Specializes in Behavioral Health. Has 1 years experience.

I agree with a previous poster, perhaps it's the area you are in. I have a good relationship with all the NP's I know. They were nurses, they understand the job I do. I am currently in an MSN-FNP program, not because it is any "better" than many other options or degrees, but because after 19 years of inpatient acute care I feel I would like to move out of the hospital to a "normal" work week, stop working every holiday etc. MSN-FNP seemed to be a natural progression to my education and career path.

Yeah. I like working with patients but wanted to have a more normal schedule and get out of inpatient psych (love psych, hate the MH system). In my area I'll make more as an outpatient NP than as an inpatient nurse (since an outpatient nurse typically makes less, that seems like a good distinction), but not dramatically more, and it's not my primary motivator. Weekends and holidays off, working outpatient, and actually helping people is a win-win-win.

But, that's me. Apparently some people like night shift at the hospital enough to start threads about it. I've avoided whatever head trauma they've obviously suffered, but good for them, right? Do whatever you feel like. I'm a total team player. Everyone has a role, and I don't care if you're a house keeper, a receptionist, or an MD, we all play on the same team.

ixchel

Specializes in critical care.

I have never encountered this attitude, either. All (except one) of the NPs I've known and worked with have been wonderful and patient-centered. I've appreciated the very evident difference between NP and MD in practice, seeing how the NPs focus strongly not just on treatment of things gone wrong, but also on what is going on holistically. Not saying a good doctor skips this, mind you, but it's not as much a priority. They have case managers and floor nurses filling those gaps for them. I love NPs!

dirtyhippiegirl, BSN, RN

Specializes in PDN; Burn; Phone triage. Has 8 years experience.

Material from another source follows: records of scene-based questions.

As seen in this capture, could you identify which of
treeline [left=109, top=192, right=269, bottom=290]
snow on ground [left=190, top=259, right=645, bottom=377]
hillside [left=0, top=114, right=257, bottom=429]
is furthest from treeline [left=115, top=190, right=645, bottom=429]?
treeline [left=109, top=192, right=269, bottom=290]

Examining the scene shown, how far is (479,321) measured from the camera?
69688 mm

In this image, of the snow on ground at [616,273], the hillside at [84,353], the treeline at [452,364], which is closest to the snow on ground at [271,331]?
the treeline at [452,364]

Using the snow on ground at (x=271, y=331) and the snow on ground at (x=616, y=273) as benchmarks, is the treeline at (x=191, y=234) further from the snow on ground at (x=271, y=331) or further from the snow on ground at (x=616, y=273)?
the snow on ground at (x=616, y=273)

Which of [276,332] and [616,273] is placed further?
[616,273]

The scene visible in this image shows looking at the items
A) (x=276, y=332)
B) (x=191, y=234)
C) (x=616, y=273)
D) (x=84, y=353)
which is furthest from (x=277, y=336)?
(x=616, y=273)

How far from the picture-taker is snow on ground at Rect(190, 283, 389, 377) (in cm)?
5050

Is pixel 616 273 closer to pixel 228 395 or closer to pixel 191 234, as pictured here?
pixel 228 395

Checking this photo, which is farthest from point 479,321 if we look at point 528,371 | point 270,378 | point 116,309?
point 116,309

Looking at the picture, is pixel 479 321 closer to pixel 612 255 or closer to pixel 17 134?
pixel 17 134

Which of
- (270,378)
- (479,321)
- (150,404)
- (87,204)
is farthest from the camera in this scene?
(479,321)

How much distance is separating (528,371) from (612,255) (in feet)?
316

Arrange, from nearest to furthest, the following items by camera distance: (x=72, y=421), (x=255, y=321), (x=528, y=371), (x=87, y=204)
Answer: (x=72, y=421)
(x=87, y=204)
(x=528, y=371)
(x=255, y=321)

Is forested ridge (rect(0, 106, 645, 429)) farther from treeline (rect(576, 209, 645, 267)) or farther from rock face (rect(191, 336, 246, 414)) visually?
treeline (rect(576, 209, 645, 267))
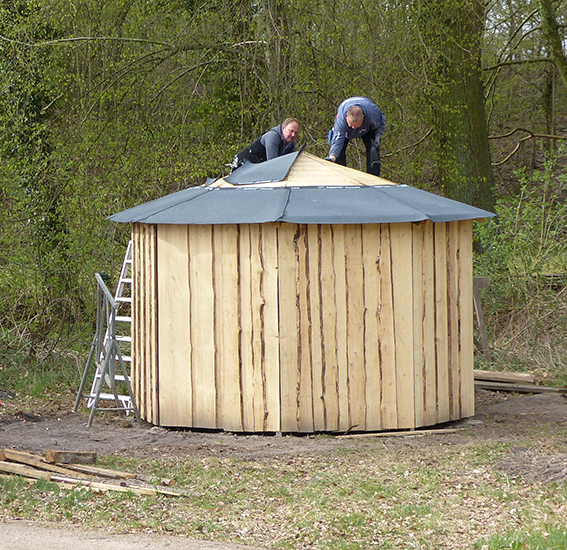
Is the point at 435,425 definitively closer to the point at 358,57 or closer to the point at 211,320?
the point at 211,320

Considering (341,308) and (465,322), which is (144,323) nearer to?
(341,308)

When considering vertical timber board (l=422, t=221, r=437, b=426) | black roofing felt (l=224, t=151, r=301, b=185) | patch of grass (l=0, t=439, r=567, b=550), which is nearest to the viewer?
patch of grass (l=0, t=439, r=567, b=550)

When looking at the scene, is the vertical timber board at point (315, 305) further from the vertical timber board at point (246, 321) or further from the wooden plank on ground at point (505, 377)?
the wooden plank on ground at point (505, 377)

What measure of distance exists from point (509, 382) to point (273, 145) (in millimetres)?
3650

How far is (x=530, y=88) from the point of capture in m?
20.5

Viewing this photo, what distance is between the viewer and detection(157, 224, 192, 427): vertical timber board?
7.35m

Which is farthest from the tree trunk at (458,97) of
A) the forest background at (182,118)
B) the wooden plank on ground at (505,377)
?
the wooden plank on ground at (505,377)

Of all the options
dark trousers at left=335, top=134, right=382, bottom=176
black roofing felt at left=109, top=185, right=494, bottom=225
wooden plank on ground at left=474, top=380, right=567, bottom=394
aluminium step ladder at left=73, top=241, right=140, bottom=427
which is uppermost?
dark trousers at left=335, top=134, right=382, bottom=176

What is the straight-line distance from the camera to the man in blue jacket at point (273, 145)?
862 centimetres

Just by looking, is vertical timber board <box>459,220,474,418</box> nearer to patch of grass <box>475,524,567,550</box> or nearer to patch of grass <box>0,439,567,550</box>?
patch of grass <box>0,439,567,550</box>

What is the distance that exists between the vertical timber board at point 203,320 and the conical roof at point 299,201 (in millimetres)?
267

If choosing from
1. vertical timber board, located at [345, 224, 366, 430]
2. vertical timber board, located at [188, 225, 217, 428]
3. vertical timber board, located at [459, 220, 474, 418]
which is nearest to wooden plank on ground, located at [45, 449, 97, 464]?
vertical timber board, located at [188, 225, 217, 428]

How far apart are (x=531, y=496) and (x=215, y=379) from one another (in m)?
2.90

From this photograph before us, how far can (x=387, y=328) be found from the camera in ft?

I do wonder whether the NP job bubble is going to burst? I have absolutely no hard numbers but it does seem like "everyone" is either in NP school or planning on it. In my last unit, 1/2 of the nurses were in school part-time to become NPs. I would get floated to higher acuity ICUs and the numbers would be worse when you threw in the folks leaving to start CRNA school.

At some point there ia going to be a glut of NPs, right?

ixchel

Specializes in critical care.

Yeah. I like working with patients but wanted to have a more normal schedule and get out of inpatient psych (love psych, hate the MH system). In my area I'll make more as an outpatient NP than as an inpatient nurse (since an outpatient nurse typically makes less, that seems like a good distinction), but not dramatically more, and it's not my primary motivator. Weekends and holidays off, working outpatient, and actually helping people is a win-win-win.

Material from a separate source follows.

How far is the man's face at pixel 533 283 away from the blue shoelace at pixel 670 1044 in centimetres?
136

But, that's me. Apparently some people like night shift at the hospital enough to start threads about it. I've avoided whatever head trauma they've obviously suffered, but good for them, right? Do whatever you feel like. I'm a total team player. Everyone has a role, and I don't care if you're a house keeper, a receptionist, or an MD, we all play on the same team.

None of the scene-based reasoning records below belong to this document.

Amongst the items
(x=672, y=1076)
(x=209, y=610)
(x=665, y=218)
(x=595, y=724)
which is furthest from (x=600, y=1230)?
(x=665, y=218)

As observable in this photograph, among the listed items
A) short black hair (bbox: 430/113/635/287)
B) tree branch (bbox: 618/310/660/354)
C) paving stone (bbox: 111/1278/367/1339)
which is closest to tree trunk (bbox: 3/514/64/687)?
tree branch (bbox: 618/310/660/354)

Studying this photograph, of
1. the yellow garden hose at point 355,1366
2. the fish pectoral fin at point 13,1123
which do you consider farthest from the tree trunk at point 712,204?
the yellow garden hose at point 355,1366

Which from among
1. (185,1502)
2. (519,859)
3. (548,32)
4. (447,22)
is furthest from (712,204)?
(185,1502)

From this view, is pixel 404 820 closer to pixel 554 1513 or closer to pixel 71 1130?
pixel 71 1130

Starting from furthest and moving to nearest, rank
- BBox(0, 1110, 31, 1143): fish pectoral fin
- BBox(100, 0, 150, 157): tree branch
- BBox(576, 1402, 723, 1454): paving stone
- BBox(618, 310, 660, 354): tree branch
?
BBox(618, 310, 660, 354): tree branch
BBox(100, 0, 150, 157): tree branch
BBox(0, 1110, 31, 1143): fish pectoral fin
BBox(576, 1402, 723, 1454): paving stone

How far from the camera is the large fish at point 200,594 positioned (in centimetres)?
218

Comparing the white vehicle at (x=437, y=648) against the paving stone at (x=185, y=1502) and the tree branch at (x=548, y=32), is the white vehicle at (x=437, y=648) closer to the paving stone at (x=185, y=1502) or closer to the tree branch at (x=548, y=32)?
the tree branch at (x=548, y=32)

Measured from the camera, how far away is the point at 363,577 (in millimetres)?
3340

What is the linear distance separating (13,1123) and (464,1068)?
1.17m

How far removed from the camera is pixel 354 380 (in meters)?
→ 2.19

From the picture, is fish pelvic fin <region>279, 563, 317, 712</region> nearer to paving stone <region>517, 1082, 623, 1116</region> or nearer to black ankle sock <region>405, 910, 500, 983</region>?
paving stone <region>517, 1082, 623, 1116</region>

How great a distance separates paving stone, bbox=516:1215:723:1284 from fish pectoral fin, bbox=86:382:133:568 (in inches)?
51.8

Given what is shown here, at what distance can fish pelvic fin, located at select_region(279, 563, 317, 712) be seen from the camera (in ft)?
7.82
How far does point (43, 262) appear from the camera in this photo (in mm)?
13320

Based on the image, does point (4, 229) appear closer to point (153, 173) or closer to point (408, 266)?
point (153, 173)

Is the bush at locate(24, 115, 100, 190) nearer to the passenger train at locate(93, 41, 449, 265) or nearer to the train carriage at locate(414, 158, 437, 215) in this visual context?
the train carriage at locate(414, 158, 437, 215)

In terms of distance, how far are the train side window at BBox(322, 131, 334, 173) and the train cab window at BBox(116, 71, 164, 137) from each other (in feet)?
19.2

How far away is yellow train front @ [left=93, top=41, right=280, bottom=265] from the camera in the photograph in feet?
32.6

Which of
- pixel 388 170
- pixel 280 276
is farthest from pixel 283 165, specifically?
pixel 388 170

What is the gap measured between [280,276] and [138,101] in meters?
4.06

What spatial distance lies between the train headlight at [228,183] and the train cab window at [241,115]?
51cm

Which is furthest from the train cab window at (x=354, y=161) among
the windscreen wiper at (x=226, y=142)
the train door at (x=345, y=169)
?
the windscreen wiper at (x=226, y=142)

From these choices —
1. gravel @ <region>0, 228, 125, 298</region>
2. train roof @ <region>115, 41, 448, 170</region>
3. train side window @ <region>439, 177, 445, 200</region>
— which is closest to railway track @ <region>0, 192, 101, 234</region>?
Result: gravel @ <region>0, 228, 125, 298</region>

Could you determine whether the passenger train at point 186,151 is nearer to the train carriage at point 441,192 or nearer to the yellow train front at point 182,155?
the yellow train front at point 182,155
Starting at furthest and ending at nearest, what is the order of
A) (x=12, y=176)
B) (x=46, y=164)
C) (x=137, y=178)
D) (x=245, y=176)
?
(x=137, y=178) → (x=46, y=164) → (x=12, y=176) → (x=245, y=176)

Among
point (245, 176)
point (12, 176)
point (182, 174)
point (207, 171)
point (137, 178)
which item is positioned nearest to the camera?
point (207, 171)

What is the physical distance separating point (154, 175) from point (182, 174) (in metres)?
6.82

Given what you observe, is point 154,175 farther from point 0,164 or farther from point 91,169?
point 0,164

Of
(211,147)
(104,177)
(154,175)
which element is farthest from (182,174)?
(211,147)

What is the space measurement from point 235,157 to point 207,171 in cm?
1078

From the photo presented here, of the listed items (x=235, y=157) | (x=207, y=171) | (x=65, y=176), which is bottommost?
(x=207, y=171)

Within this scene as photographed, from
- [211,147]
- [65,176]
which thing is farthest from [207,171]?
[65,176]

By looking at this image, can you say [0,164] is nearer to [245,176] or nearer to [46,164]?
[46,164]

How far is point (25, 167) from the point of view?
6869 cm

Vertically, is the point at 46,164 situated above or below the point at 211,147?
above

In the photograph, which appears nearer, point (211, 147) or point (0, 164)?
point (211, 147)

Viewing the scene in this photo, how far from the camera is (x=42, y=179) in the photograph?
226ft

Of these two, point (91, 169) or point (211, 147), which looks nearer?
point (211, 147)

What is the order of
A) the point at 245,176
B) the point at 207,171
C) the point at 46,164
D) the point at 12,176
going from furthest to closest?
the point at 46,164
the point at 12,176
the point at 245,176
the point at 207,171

Night shift is amazeballs. More money, less annoying interruptions, and usually there is time for my derrière to hit a chair at some point.

Carry on.

Hoosier_RN, MSN

Specializes in dialysis. Has 28 years experience.

I want to add to my first post that I know approximately 10 NPs, and I can only say 2 have the attitude. The rest are down to earth.

Dogen

Specializes in Behavioral Health. Has 1 years experience.

Night shift is amazeballs. More money, less annoying interruptions, and usually there is time for my derrière to hit a chair at some point.

Carry on.

So, show me on Mr. Teddy where in the head you were injured...

LDAthleteNurse, BSN, RN

Specializes in Labor and Delivery.

Everyone one keeps saying that MSNs, CRNAs, and FNPs are going to flood the market, but does anyone have any hard numbers? To me, my BSN is a means to an end. I in no way want to be at the bedside for my whole career, so I am about 98% sure I will be going back. I'm 23 now and hope to be done with school completely by the age of 30.